:: EXCERPT PROVIDED
One of the four unidentified dead was believed to have been in the attack vehicle, a police investigator told reporters Tuesday at the scene of the attack, speaking on condition of anonymity.
The investigator confirmed earlier witness reports that the attack vehicle resembled a police vehicle. He said it was apparently a private sport utility vehicle painted with police insignia.
Forensic teams were still collecting and bagging debris that could be evidence Tuesday. The compound was evacuated, but a few families were allowed in Tuesday to retrieve personal items. Work crews were sweeping up shards of glass and other debris.
Following a Cabinet meeting Monday, King Fahd vowed to capture the "terrorists" behind the attack and their supporters. He said the kingdom "will strike with an iron fist all those who try to meddle with the security of the country and the stability and safety of its citizens and residents," the Saudi Press Agency reported.
The U.S. Embassy and two consulates in Saudi Arabia, which had closed Saturday before the bombing because of warnings of an imminent terror attack, were to remain closed at least through Friday, an embassy spokeswoman said.
But after a review of the threat level, U.S. Embassy staff and their families were told Monday that they could travel outside Riyadh's heavily guarded diplomatic quarter, to which they had been restricted since the attack.
::::
:: DATA PROVIDED
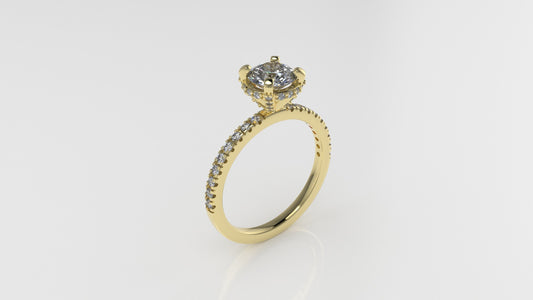 14K Gold Solitaire Ring with 47 DIAMONDS VS1, STT: Prong and Cut Split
::::
THINGS TO DO —
A – Answer these questions from the news report on the attack in Saudi Arabia, one line each:
(i) What did the investigator say the attack vehicle apparently was?
(ii) Which news agency reported King Fahd's vow after the Cabinet meeting?
(iii) Through at least which day were the U.S. Embassy and the two consulates to stay closed?
B – List every day of the week that the news report on the attack in Saudi Arabia mentions.
C – Continue the news report on the attack in Saudi Arabia from its last sentence.

RESULTS OF THE TASKS —
A –
(i) A private sport utility vehicle painted with police insignia.
(ii) The Saudi Press Agency.
(iii) Friday.

B – Tuesday, Monday, Saturday, Friday

C –
In a past e-mail to Al-Majalla, al-Ablaj said al-Qaida was preparing attacks against Americans during the holy month of Ramadan. Around the start of Ramadan in late October, there were a string of bombings in U.S.-occupied Iraq.
In Iraq Tuesday, the commander of American forces said the U.S. military is holding 20 people suspected of links to al-Qaida but had not determined whether they were members of the network. U.S. officials have said they suspect foreign volunteers, including some from al-Qaida, have slipped into Iraq, though their numbers are uncertain.
Al-Majalla magazine also reported previously that it received an e- mail warning from al-Ablaj of attacks in Saudi Arabia a day before the May 12 suicide bombings in Riyadh. Those bombings, like Saturday's, hit a residential compound housing foreigners and killed and wounded Arabs as well as Westerners.